▶

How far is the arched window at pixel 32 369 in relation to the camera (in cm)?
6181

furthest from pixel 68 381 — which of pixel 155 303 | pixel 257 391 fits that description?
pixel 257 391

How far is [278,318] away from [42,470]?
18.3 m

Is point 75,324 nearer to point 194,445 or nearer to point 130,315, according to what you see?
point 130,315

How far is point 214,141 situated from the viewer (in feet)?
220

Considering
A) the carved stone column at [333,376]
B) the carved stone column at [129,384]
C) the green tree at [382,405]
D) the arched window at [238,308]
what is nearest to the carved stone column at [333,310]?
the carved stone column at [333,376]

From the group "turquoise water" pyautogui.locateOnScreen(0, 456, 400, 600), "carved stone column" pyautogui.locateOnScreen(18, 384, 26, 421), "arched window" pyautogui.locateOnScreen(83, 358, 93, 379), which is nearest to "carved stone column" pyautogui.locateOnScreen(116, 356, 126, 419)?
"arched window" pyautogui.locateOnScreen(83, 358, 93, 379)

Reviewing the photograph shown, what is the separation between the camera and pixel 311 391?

◀

Required work =>
Pick out every line in the material above that contains the string "pixel", and copy each of those lines in full.

Answer to this problem =>
How far is the arched window at pixel 32 369 in relation to the camera (in cm)?
furthest from pixel 68 381 — which of pixel 155 303 | pixel 257 391 fits that description?
pixel 257 391
Reviewing the photograph shown, what is the separation between the camera and pixel 311 391?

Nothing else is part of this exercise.